At last. Mechanism designers got their Nobel prize. But did they deserve it?

For me economics became a science sometime around 1945* with John von Neumann’s and Oskar Morgenstern’s Theory of Games and Economic Behavior. Naturally, this book was only an outline of things to come and far from finishing the edifice we call today game theory. It took the subsequent efforts of people like John Nash, John Harsanyi, Reinhard Selten, Robert Aumann and Thomas Schelling to complete this beautiful structure of clear rationality expressed through elegant mathematical formulation.

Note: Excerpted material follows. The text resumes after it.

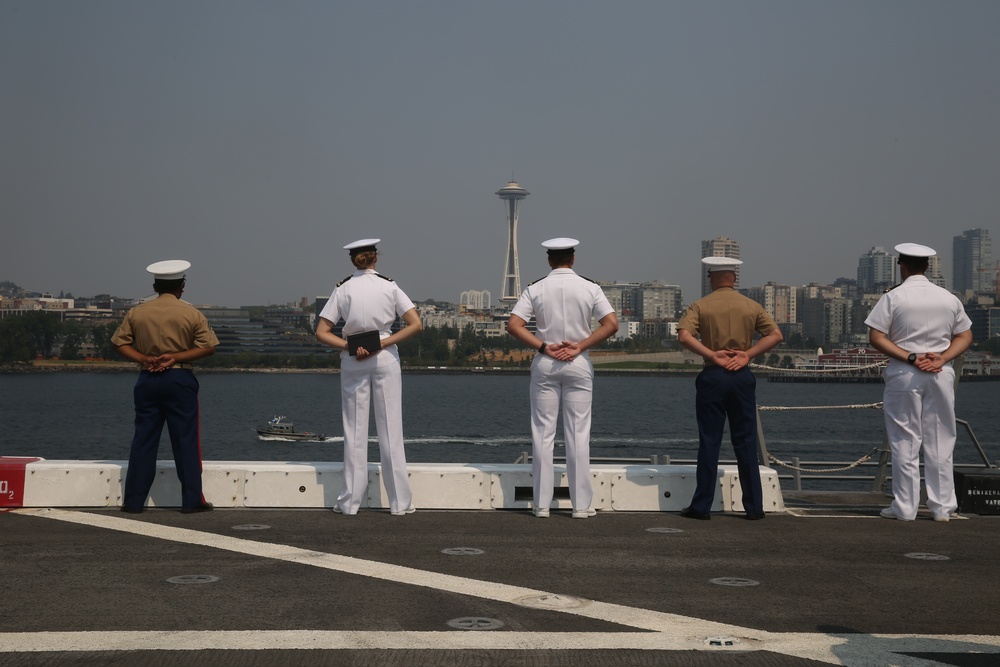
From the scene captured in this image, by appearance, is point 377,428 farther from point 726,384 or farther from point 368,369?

The first Nobel prizes however for the masters of this field came only in 1994 (Harsanyi, Nash, Selten). Maybe it is the traditional reluctance of the Swedes to acknowledge the importance of new fields, or other reasons, it does not matter. But it seems that since 1994 they are trying to correct their mistake by awarding prizes to all the other aforementioned researchers and also people who I consider to be related to GT like William Vickrey, Vernon Smith etc.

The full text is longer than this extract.